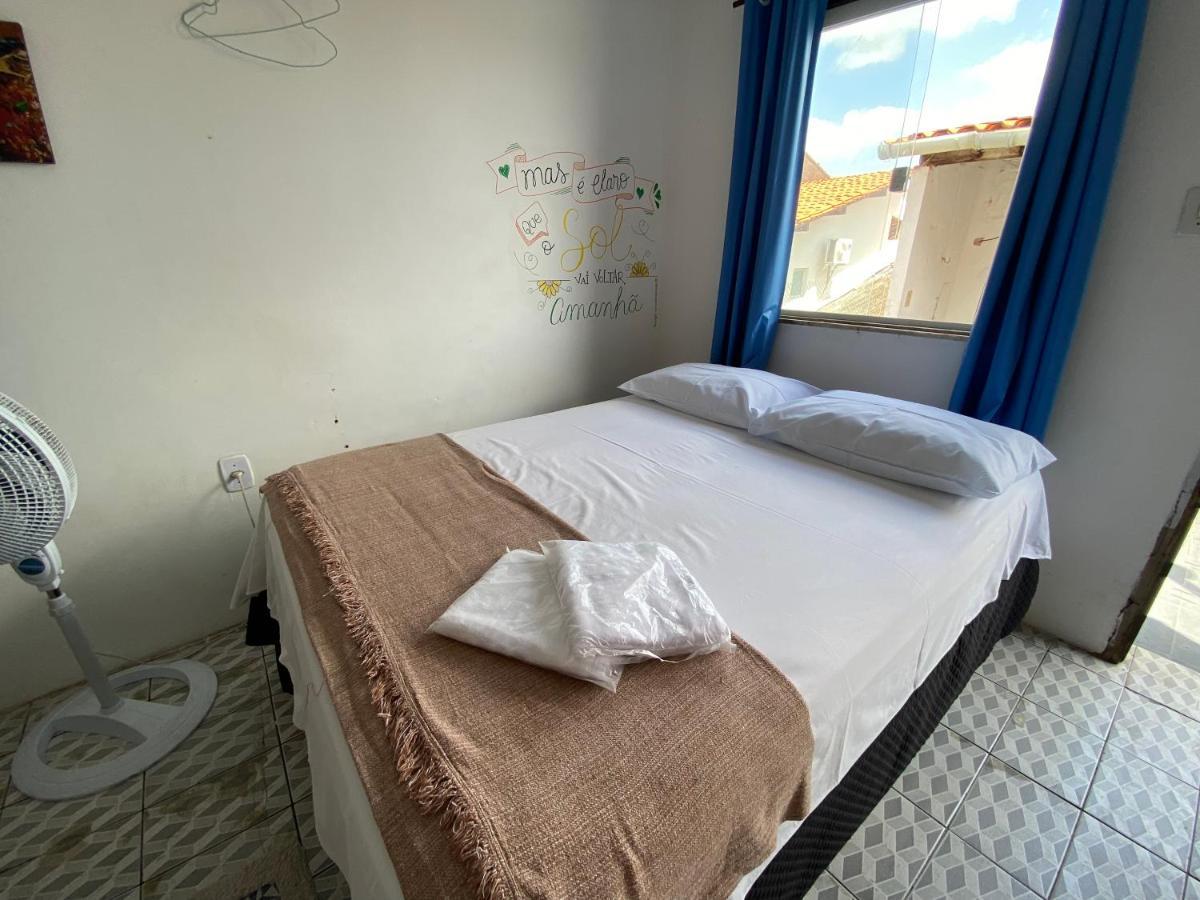 Casa Guarnice Hostel Sao Luis  Exterior photo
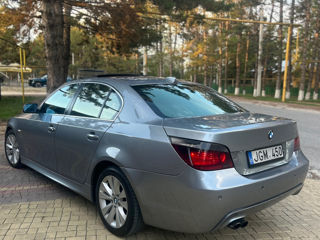 BMW 5 Series foto 6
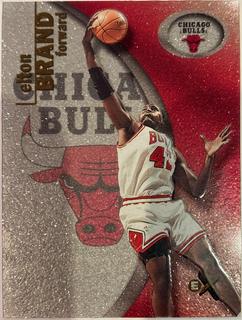 Elton Brand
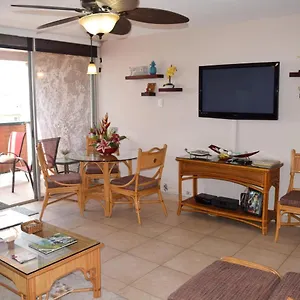 Apartment Kalama Terrace P309 Kihei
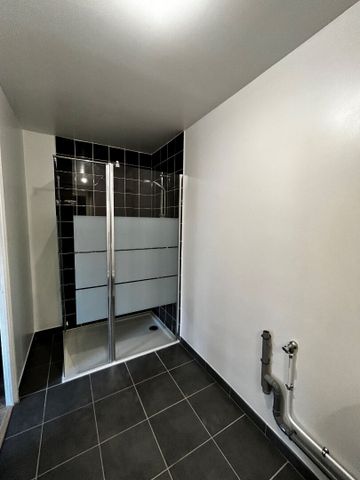 Appartement 2 pièces à louer à Caen - Haie vigné - Photo 2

> Work required: Reproduce the text of the material above word for word and line for line, leaving the pictures out.

> Solution to this exercise:
 Casa Guarnice Hostel Sao Luis  Exterior photo
 BMW 5 Series foto 6
 Elton Brand
 Apartment Kalama Terrace P309 Kihei
 Appartement 2 pièces à louer à Caen - Haie vigné - Photo 2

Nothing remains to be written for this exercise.